BM25(t, d) = idf(t) × (tf(t, d) × (k1 + 1)) / (tf(t, d) + k1 × (1 − b + b × |d|/avgdl))

Where idf(t) ≈ log((N − df + 0.5)/(df + 0.5) + 1), N is total docs, |d| is doc length, avgdl is average doc length, and k1, b are parameters.

Enhancements include field boosts (title > body), proximity features (terms appearing near each other), and learning‑to‑rank models that take BM25 as features. Whatever the stack, you still benefit from efficient postings, skipping, and tight upper bounds.

6) Updates, deletes, and segments

Real indexes change constantly. Lucene‑style engines maintain immutable segments to keep writes fast and readers simple.
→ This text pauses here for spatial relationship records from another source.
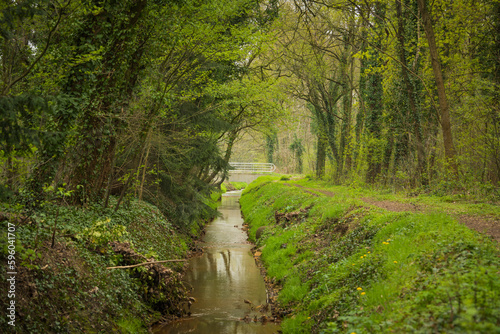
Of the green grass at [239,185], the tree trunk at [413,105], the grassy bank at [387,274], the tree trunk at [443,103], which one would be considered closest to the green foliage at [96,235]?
the grassy bank at [387,274]

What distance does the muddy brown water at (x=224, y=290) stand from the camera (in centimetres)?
769

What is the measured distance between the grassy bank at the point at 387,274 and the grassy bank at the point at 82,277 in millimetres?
2957

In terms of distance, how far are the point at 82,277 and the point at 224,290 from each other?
4748 millimetres

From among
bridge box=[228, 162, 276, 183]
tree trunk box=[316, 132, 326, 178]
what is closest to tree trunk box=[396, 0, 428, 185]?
tree trunk box=[316, 132, 326, 178]

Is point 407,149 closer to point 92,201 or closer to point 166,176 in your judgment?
point 166,176

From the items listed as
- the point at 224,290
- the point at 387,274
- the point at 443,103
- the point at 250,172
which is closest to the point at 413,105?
the point at 443,103

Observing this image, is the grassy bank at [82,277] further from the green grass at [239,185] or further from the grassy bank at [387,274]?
the green grass at [239,185]

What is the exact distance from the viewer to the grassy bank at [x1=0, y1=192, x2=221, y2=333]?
500 centimetres

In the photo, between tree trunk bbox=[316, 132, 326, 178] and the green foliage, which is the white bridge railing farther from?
the green foliage

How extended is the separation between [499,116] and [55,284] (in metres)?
12.5

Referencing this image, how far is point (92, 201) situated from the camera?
998 centimetres

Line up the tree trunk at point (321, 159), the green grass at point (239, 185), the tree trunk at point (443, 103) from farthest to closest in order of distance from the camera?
the green grass at point (239, 185)
the tree trunk at point (321, 159)
the tree trunk at point (443, 103)

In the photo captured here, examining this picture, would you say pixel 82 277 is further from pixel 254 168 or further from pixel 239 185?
pixel 239 185

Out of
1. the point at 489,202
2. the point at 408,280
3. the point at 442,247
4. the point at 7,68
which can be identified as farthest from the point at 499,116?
the point at 7,68
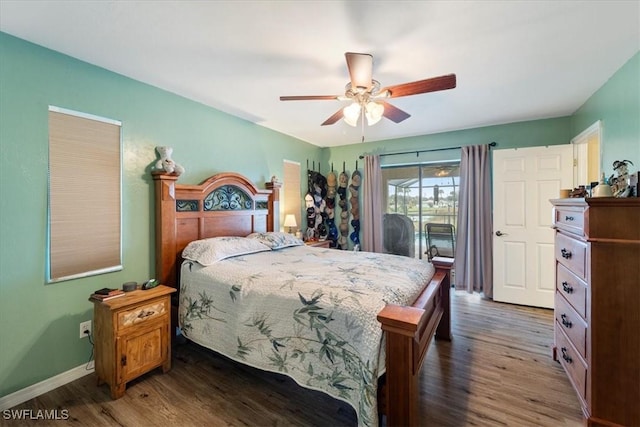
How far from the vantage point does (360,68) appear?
1791mm

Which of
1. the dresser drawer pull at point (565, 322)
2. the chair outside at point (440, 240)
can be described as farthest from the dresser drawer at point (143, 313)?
the chair outside at point (440, 240)

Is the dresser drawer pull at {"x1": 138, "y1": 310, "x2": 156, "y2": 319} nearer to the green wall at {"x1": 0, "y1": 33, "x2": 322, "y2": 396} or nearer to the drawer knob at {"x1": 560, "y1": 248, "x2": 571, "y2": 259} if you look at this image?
the green wall at {"x1": 0, "y1": 33, "x2": 322, "y2": 396}

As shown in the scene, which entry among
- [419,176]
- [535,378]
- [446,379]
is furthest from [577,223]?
[419,176]

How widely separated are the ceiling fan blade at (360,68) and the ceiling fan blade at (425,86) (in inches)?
8.0

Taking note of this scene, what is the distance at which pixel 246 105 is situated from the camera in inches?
122

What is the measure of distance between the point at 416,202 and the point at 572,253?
9.67 feet

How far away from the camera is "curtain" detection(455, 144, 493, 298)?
3.93 m

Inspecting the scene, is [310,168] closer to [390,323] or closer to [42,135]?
[42,135]

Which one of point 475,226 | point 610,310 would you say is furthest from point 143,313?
point 475,226

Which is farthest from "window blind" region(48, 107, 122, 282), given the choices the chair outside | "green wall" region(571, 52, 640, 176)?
the chair outside

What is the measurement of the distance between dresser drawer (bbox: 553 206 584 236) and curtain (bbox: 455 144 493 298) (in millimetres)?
1665

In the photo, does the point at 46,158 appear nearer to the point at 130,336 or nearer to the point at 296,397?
the point at 130,336

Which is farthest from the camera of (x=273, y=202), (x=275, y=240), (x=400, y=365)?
(x=273, y=202)

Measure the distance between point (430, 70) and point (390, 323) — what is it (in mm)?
2034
New documents go into a fresh segment; deletes record docIDs in a tombstone bitmap; periodic merges combine segments, applying deletes.

Benefits of segments:

Immutable postings: safe concurrent reads with no locks.
Background compaction: reclaim space and rewrite postings with better compression.
Snapshotting: cheap consistent views for backups and replication.

Gotchas:

Too many small segments hurt query speed (more seeks); too few cause long merge pauses.
Deletes accumulate until merges; tombstone bitmaps must be checked during scoring.
Hot updates to popular documents can fragment caches if merges churn.

7) Caching and tiering

Search engines mix multiple caches:

Query result cache: memoize frequent queries (or parts of them).
Filter caches/bitsets: store docID sets for common filters (authz, tenant, date ranges) to combine with term matches.
Page cache and warm segments: keep hot postings in memory; cold shards spill to SSD/HDD.
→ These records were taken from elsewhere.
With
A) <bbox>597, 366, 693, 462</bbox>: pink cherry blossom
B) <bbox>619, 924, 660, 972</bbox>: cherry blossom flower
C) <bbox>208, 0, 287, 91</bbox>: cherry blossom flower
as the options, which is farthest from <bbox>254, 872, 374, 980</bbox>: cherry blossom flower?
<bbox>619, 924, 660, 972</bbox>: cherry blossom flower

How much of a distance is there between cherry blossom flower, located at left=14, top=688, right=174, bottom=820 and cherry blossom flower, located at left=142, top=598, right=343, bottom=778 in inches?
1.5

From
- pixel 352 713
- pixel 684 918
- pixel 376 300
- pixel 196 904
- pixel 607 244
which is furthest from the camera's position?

Tiering places hot shards (recent data, popular languages) on fast nodes and cold shards on slower media. Precomputation (impact‑ordered lists) and soon‑to‑expire caches trade memory for CPU time.
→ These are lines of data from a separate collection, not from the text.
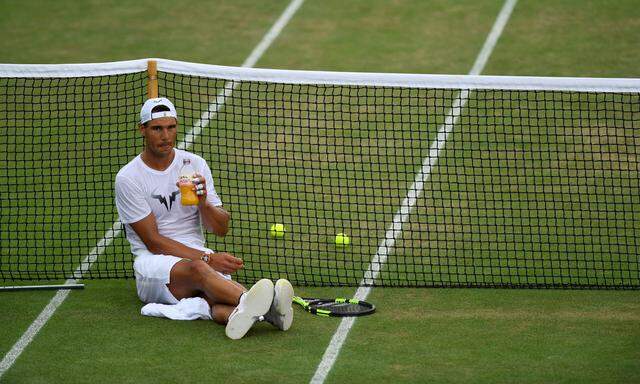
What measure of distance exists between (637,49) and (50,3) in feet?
32.6

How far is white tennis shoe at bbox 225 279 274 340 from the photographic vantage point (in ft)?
31.7

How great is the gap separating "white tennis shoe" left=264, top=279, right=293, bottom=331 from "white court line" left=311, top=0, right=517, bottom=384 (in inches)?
17.0

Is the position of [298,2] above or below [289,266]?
above

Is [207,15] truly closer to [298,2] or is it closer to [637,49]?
[298,2]

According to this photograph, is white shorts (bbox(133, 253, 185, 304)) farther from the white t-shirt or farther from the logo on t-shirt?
the logo on t-shirt

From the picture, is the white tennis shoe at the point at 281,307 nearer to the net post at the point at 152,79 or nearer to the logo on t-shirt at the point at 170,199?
the logo on t-shirt at the point at 170,199

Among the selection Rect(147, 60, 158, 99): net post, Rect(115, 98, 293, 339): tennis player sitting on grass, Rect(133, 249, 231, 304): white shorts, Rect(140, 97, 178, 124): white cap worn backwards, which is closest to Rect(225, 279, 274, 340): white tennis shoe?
Rect(115, 98, 293, 339): tennis player sitting on grass

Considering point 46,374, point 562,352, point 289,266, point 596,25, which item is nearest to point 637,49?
point 596,25

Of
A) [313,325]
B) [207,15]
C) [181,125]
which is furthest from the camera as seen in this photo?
[207,15]

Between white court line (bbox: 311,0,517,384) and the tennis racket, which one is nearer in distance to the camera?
white court line (bbox: 311,0,517,384)

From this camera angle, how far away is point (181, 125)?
51.1 feet

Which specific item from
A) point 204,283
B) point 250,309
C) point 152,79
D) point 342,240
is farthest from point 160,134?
point 342,240

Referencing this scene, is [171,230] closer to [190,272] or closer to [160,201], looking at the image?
[160,201]

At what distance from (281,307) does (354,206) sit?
372cm
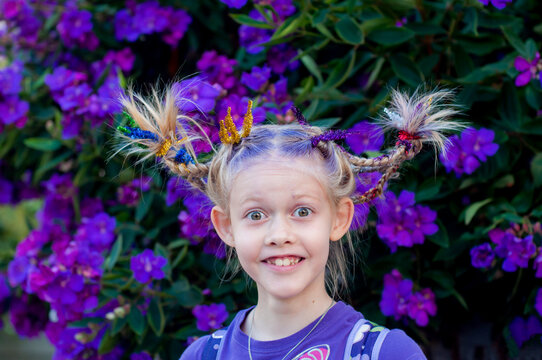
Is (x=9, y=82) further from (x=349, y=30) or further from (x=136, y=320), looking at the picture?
(x=349, y=30)

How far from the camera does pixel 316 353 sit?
1218 millimetres

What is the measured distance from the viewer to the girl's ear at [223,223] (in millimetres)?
1350

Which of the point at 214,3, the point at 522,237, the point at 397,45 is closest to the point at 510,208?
the point at 522,237

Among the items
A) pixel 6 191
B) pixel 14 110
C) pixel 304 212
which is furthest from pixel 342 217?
pixel 6 191

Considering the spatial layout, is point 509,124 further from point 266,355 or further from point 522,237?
point 266,355

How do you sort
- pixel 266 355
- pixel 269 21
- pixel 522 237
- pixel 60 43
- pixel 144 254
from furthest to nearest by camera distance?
1. pixel 60 43
2. pixel 269 21
3. pixel 144 254
4. pixel 522 237
5. pixel 266 355

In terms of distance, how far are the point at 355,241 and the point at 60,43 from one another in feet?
4.74

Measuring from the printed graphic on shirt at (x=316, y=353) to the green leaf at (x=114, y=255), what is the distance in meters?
0.83

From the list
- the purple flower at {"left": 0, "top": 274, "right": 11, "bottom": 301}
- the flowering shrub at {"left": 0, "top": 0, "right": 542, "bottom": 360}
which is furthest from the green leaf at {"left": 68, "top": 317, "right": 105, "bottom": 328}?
the purple flower at {"left": 0, "top": 274, "right": 11, "bottom": 301}

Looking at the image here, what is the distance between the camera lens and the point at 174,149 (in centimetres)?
132

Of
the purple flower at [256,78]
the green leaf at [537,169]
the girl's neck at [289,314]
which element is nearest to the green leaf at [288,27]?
the purple flower at [256,78]

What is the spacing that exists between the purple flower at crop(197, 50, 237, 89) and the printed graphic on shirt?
102 centimetres

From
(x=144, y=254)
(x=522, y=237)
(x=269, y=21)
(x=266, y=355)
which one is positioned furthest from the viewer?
(x=269, y=21)

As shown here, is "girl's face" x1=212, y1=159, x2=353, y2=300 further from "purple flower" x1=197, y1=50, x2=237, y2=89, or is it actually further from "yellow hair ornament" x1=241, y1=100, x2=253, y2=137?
"purple flower" x1=197, y1=50, x2=237, y2=89
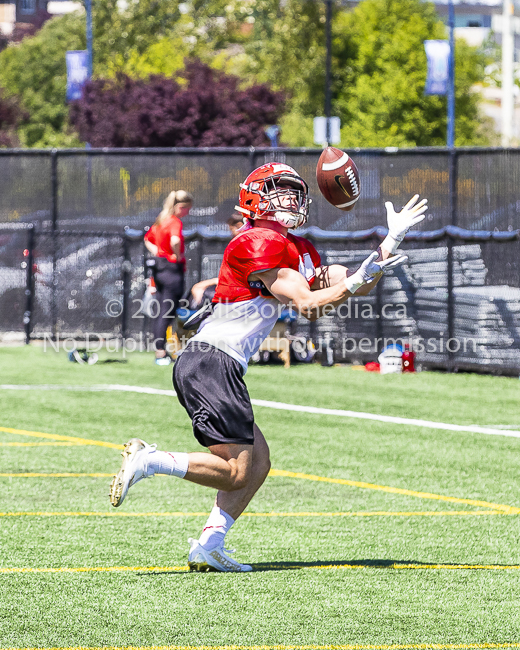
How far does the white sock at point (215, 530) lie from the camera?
215 inches

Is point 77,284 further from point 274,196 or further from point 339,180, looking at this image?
point 274,196

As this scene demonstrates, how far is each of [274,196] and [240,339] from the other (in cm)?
73

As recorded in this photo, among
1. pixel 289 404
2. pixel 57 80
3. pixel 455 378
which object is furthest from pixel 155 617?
pixel 57 80

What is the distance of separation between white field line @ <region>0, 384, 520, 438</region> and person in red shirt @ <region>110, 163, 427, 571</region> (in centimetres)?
505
8) Distributed search under tail pressure

In a cluster, a coordinator fans out a query to shard replicas, collects partial top‑k results, and merges them. Tails appear when one shard lags (GC, compaction, noisy neighbor). Mitigations:

Hedged shard RPCs: send to a second replica after a short, adaptive delay; cancel the slower one.
Early termination: retrieve slightly more than k results from fast shards and allow slow shards to contribute less when safe.
Partition by popularity: keep hot terms and docs on overprovisioned hardware.
Bound query budgets: if a shard can’t meet the deadline, return best‑effort results and degrade gracefully.

9) Measuring, debugging, and tuning

Track:

p50/p95/p99 latency by query class and shard
Cache hit rates (result and filter caches)
GC time, segment counts, merge backlog
Bytes read/decoded per query, WAND/BMW prune rates

Debug with per‑query traces that log which lists were touched, how many postings decoded, skips taken, and why a candidate was pruned or scored.

10) Practical recipes

Use an FST for the dictionary; store df/ttf and pointers inline.
Encode postings with SIMD‑friendly codecs; keep blocks aligned to cachelines.
Build skip lists with per‑block max scores (BMW) to enable WAND.
Segment writes; merge aggressively enough to cap segment count, but back off during peaks.
Hedge shard requests after p95; cap extra load to a few percent.
Keep a canary query set to catch regressions in pruning/decoding quickly.

Search feels like magic, but the magic is mostly mechanical sympathy: feed your CPU contiguous bytes, avoid branches, and skip the work you can prove won’t help. Inverted files give you the backbone; the rest is engineering taste.